Cuestión central que atraviesa e incluso determina el libro por entero es la dialéctica entre individuo y sistema. ¿Fue Sanz Briz un verso suelto o respondía a órdenes del gobierno franquista? También en la respuesta que se ha dado a esta pregunta va prendida una toma de posición política y moral. “Este libro también tiene algunas preguntas viejas. Destaca la que plantea atribuir, bien a una acción individual bien a una estrategia de gobierno, la actividad de los diplomáticos españoles en el salvamento de los judíos” (p. 49).
En esta colección de reflexiones integradas en la redacción de la recreación de este episodio histórico, subrayaría su apunte sobre la pena de muerte: “Qué grave derroche la pena de muerte. El interés que habría tenido Eichmann encerrado de por vida, examinado cada cuarto de hora por los científicos de la conducta y sometido a la probabilidad de abrirse a la verdad que trae el envejecer, ¡ese aflojamiento general de esfínteres! Qué dilapidación” (p. 154). En este argumento se evidencia, más allá de la fina ironía, el cientifismo del autor, que asume la futilidad de la mera exhortación moralista. Vuelve sobre ello al reflexionar sobre la legitimidad del magnicidio del genocida: “La única reserva es kantiana, naturalmente: el imperativo de que el hombre, tú o cualquier otro, sea fin en sí mismo y no mera herramienta de las acciones. Pero acudir a Kant supone siempre ir justo de gasolina” (p. 168).

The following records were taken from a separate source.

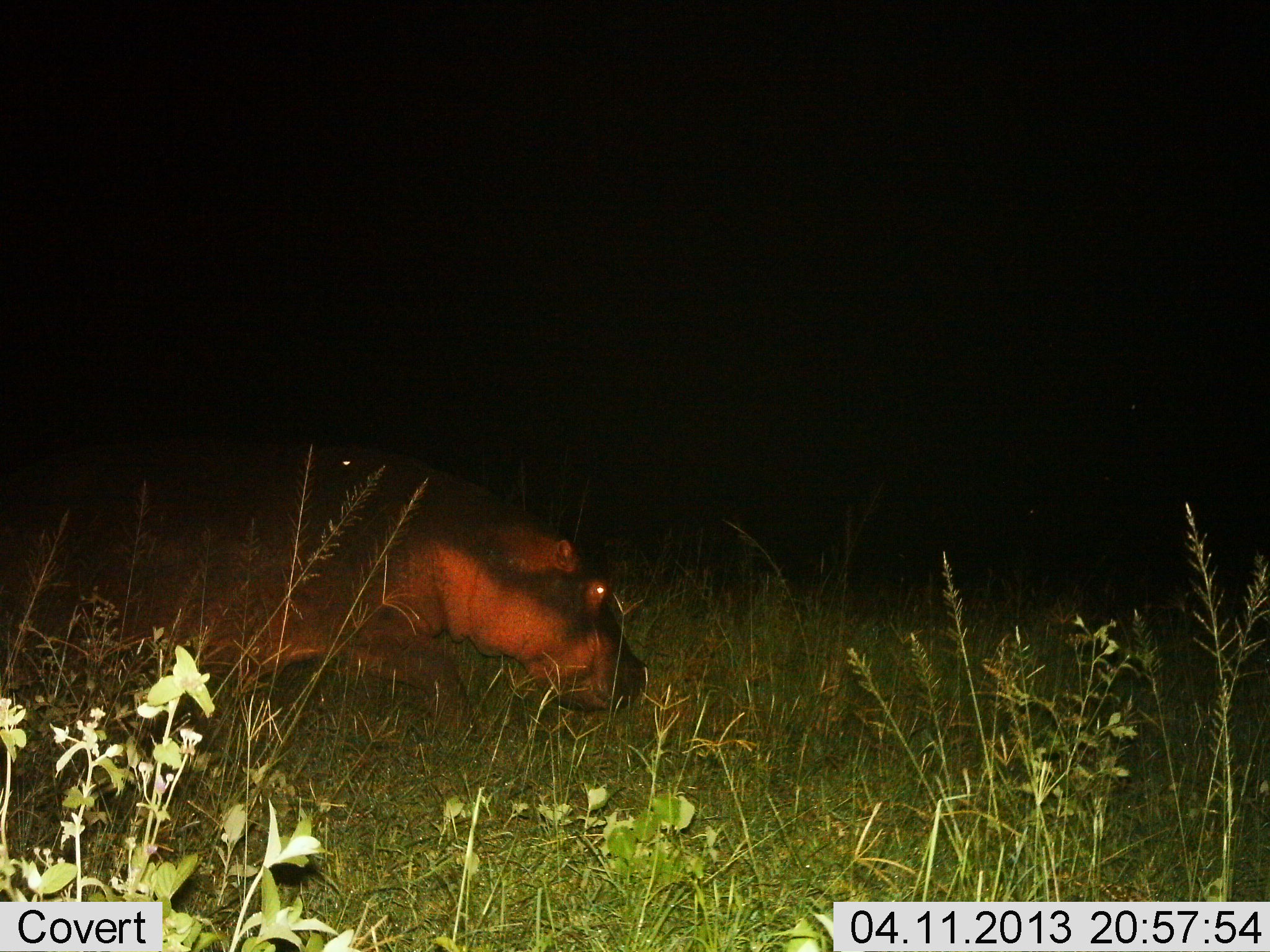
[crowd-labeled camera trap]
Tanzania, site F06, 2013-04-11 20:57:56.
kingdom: Animalia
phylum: Chordata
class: Mammalia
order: Artiodactyla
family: Hippopotamidae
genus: Hippopotamus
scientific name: Hippopotamus amphibius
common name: hippopotamus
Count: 1.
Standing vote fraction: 5%.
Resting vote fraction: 0%.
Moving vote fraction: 75%.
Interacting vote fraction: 0%.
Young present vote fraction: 0%.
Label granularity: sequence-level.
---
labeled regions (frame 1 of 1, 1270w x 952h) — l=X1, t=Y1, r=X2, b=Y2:
animal: l=0, t=414, r=646, b=730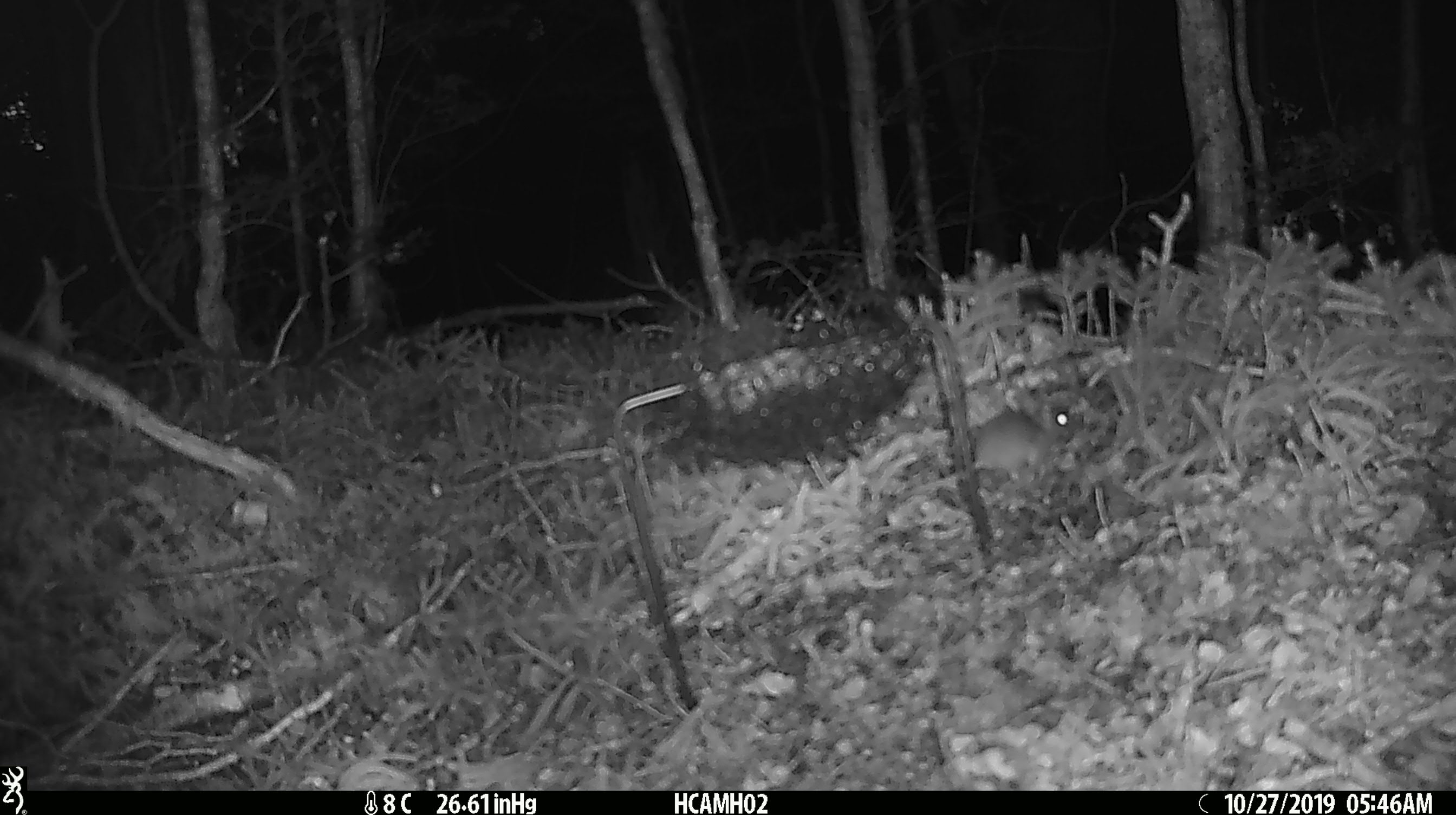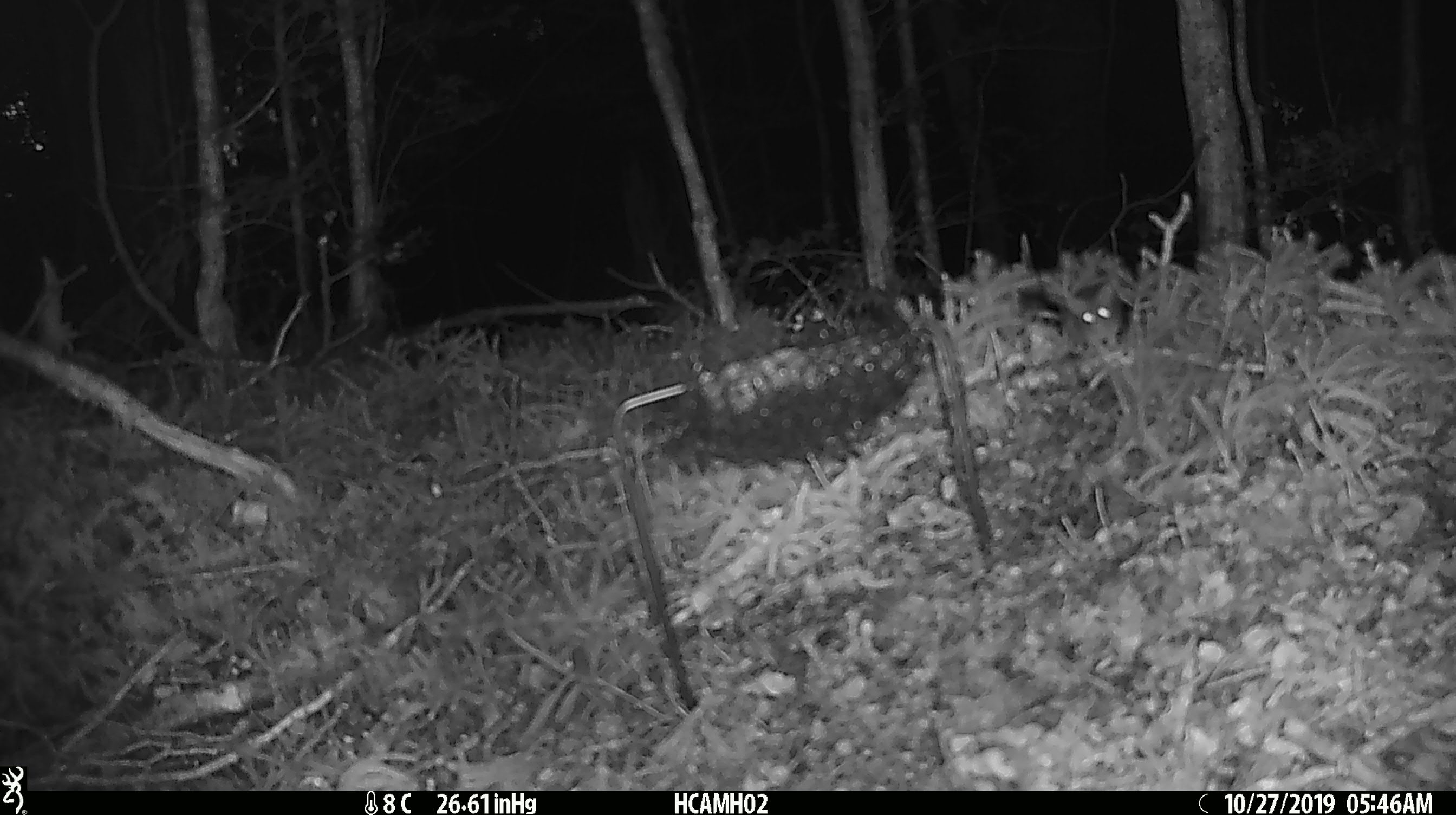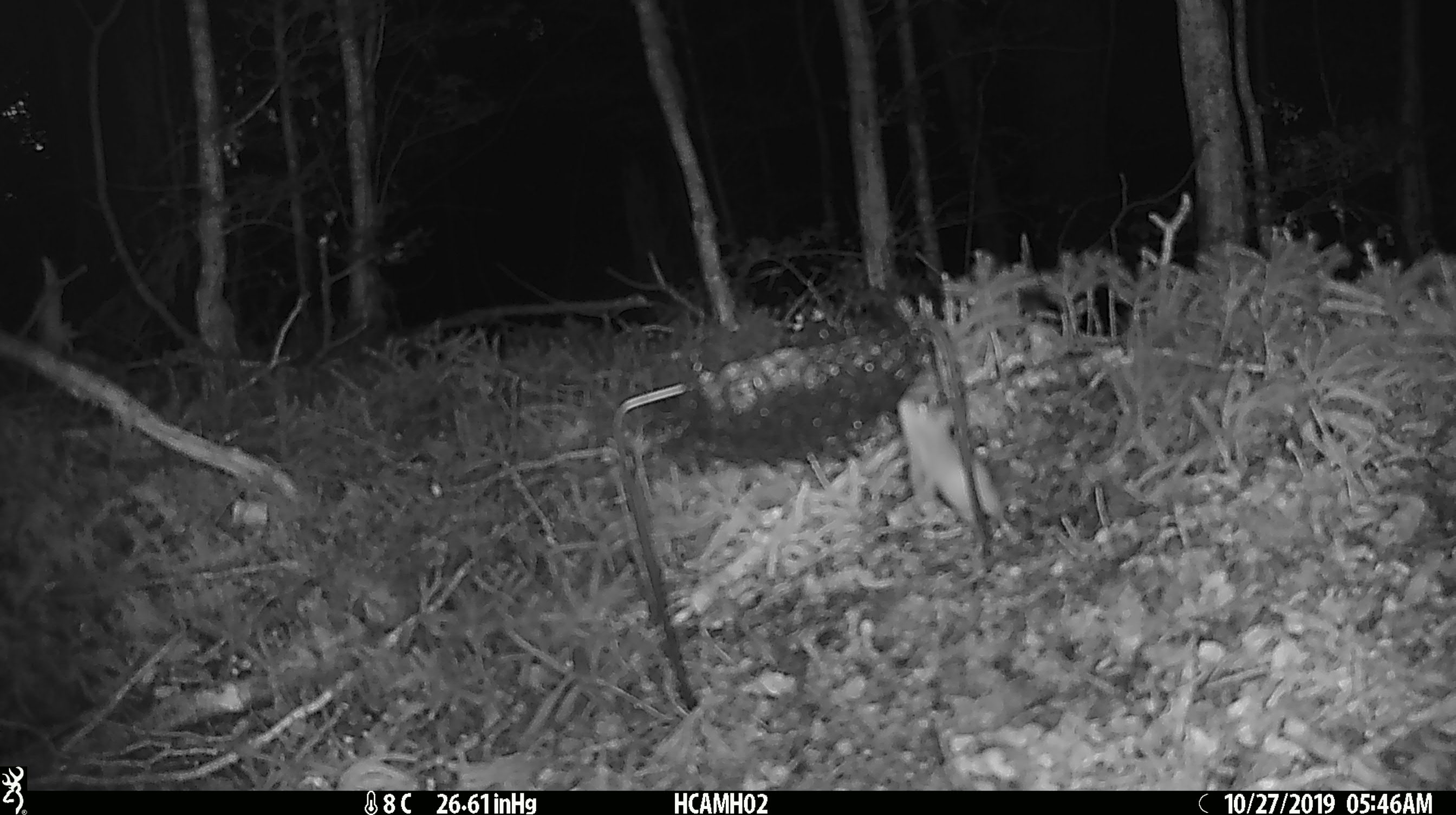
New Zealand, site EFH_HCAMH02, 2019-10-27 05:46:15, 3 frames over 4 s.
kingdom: Animalia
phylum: Chordata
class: Mammalia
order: Rodentia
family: Muridae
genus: Mus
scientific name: Mus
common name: mouse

En suma, En nombre de Franco constituye un paradigma de escritura de la historia al servicio de la constitución/revelación de una verdad ocultada, en concreto de un episodio aparentemente modesto de nuestra historia reciente, pero capaz de modificar la percepción de la política exterior del franquismo en determinado asunto. Una escritura crítica, avisada, apabullantemente nutrida de datos de archivo y de testimonios. Una escritura cuya redacción no sólo muestra su fieri, sus meandros y zigzagueos, sino que hace de ello elemento fundamental para la creación de un clima persuasivo, que se ve enriquecido por múltiples detalles y reflexiones de pretensión intemporal. De esta forma, Espada parece concretar la idea de que la realidad no nos dice cómo desea ser descrita, sino que precisa de la persuasión y del choque de interpretaciones alternativas. Esto puede inferirse cuando reconoce que, si bien los hechos heroicos protagonizados por Sanz Briz ya habían ocurrido en 1980, año de su muerte, en realidad aún no había ocurrido nada, pues “los hechos no bastan, y esa es una de las principales conclusiones que deberían sacarse de este libro” (p. 225). Efectivamente, los hechos no bastan, se precisan historiadores, cronistas, periodistas como Arcadi Espada para despejar la maleza, darles voz, elevarlos a concepto y constituirlos.
[1] “Política, periodismo, verdad. A propósito de Arcadi Espada”, Artificium, 1, 2011, pp. 65-75.